Letter from Rt Hon Hilary Benn MP to the Chairman

  Thank you for your letter of 25 July responding to my Explanatory Memorandum dated 11 July and informing me that the committee met on 20 July and cleared the document from scrutiny. You asked for my views on four issues: the need for the Report to present more up-to-date analysis of new financial instruments and thematic programmes; progress with reforms aimed at increasing the speed and effectiveness of Commission assistance; progress made with simplifying EC procedures; and the adequacy (or otherwise) of improvements to the quality of financial management for the purposes of managing risk and reducing fraud.

  I shall deal with the first and third of your requests together. The UK has consistently asked for Annual Reports to be forward looking. In Working Group meetings, we have urged the Commission to draw lessons from past experience, and comment on changes which will be made as a result. While the Reports have on the whole improved over the years, the Commission still limits its reporting to completed actions, and does not comment on events (or plans for activities) which occur after the end of the calendar year. Thus, the Report makes no comment on developments with regard to new financial instruments or on the simplification of Commission procedures, as neither of these issues was resolved in 2005. The UK will urge the Commission to provide an analysis of the new instruments and the new simplified procedures in the 2006 Annual Report.

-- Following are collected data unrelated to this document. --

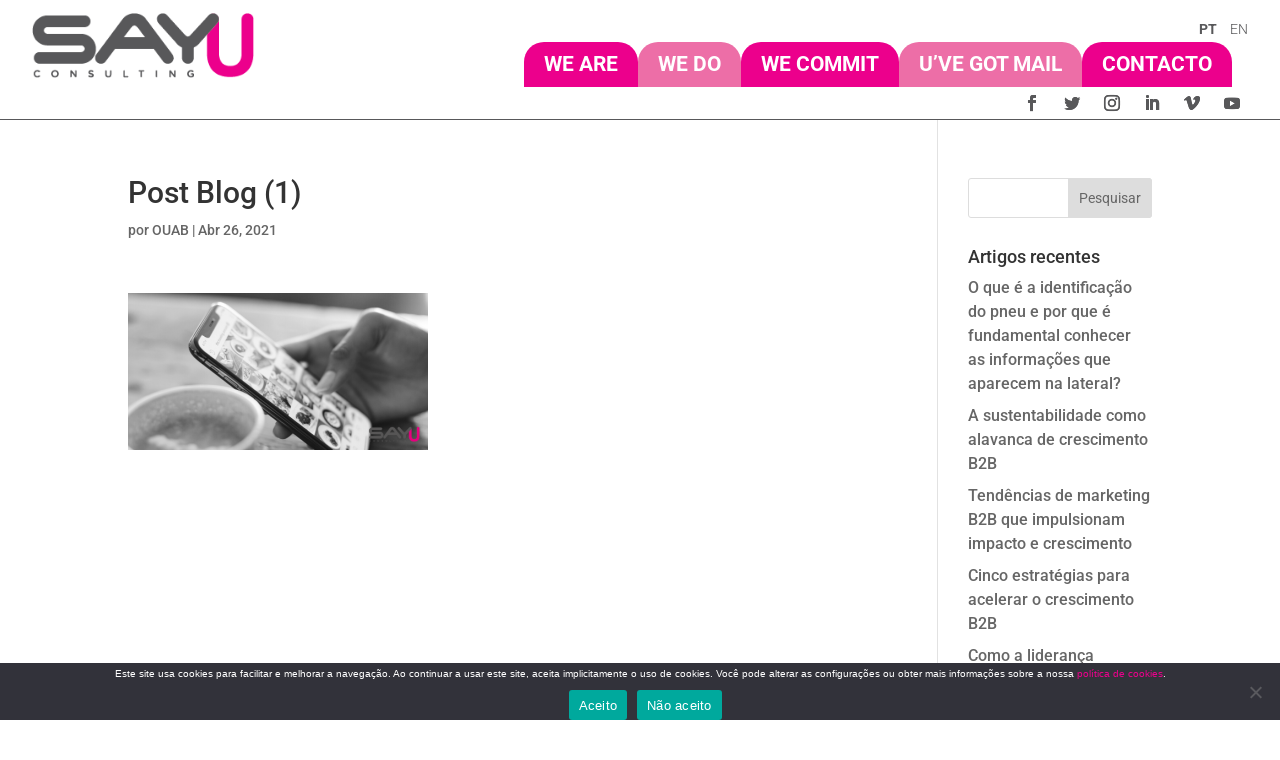

--- FILE ---
content_type: text/css
request_url: https://say-u.pt/wp-content/et-cache/18179/et-divi-dynamic-tb-279-18179-late.css
body_size: 94
content:
@font-face{font-family:ETmodules;font-display:block;src:url(//say-u.pt/wp-content/themes/Divi/core/admin/fonts/modules/social/modules.eot);src:url(//say-u.pt/wp-content/themes/Divi/core/admin/fonts/modules/social/modules.eot?#iefix) format("embedded-opentype"),url(//say-u.pt/wp-content/themes/Divi/core/admin/fonts/modules/social/modules.woff) format("woff"),url(//say-u.pt/wp-content/themes/Divi/core/admin/fonts/modules/social/modules.ttf) format("truetype"),url(//say-u.pt/wp-content/themes/Divi/core/admin/fonts/modules/social/modules.svg#ETmodules) format("svg");font-weight:400;font-style:normal}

  I agree that despite progress in recent years, Commission aid must become faster and more effective. While the Save the Children report argues that the Commission had the worst disbursement record on budget support compared to four well-performing bilateral development agencies, it also notes that "the EC is more likely to disburse on time than other multilaterals" including the World Bank and International Monetary Fund.

  You asked for a fuller analysis of the steps taken to improve financial management and whether they lead to a proper assessment by the Commission during the project design phase of the risk of financial mismanagement or fraud. Two of the most important measures are the development by EuropeAid of mechanisms and indicators to promote sound financial management; and the deconcentration (decentralisation) of project management to Commission delegations.

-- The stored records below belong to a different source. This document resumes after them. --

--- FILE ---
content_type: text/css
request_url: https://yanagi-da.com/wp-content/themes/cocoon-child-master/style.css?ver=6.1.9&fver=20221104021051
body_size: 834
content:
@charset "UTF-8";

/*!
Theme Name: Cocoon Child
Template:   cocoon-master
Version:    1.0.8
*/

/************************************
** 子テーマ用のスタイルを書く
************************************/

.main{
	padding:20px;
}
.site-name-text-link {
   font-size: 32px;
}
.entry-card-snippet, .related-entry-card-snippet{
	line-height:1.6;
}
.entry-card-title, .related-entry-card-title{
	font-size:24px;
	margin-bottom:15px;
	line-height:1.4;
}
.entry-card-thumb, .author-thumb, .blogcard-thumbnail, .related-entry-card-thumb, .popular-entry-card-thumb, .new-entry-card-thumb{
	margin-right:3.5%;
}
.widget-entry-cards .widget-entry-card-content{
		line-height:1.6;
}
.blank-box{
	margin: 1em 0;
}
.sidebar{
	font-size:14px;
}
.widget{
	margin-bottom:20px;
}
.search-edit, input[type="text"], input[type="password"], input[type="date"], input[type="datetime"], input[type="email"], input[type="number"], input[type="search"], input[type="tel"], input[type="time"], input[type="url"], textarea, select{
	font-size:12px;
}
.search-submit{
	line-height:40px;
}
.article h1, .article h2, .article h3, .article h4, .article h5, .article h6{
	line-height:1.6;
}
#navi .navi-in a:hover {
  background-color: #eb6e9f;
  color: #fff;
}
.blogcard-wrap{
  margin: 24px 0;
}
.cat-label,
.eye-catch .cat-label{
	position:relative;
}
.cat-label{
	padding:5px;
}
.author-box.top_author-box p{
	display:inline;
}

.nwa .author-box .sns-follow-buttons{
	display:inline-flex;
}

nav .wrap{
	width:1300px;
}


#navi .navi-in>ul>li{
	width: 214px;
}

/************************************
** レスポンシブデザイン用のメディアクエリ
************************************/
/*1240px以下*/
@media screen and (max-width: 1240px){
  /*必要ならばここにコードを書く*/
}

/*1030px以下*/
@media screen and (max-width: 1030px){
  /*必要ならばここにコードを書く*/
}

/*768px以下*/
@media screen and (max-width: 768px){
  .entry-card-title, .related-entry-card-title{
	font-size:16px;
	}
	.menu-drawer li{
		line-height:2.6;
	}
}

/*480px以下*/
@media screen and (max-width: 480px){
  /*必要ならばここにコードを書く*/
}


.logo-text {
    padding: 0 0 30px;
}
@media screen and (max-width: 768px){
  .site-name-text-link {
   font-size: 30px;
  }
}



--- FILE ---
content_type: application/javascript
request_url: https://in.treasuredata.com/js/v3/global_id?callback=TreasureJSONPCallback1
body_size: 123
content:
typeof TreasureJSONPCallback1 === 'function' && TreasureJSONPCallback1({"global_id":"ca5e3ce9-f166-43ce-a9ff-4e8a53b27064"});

  All projects and programmes are now assessed by a team of Commission officials against a dozen indicators during the preparation and implementation phases. These indicators include institutional capacity issues, monitoring and evaluation systems and risk management. Changes can be made to projects and programmes accordingly. As regards deconcentration, the 2005 Court of Auditors' Report on deconcentration concluded that robust financial management procedures are generally ensured under devolved management. The Commission's Annual Report describes further measures taken in 2005 to help Delegations carry out quality checks at the design phase of projects and programmes.

  Much development assistance, regardless of the donor, is delivered in inherently difficult and risky environments. But the right balance needs to be struck between ensuring both timely provision of aid and proper use of funds. Overall, I believe that the EC has struck a reasonable balance and has the structures and procedures in place to analyse the risks of financial mismanagement and alter the design of their programmes accordingly.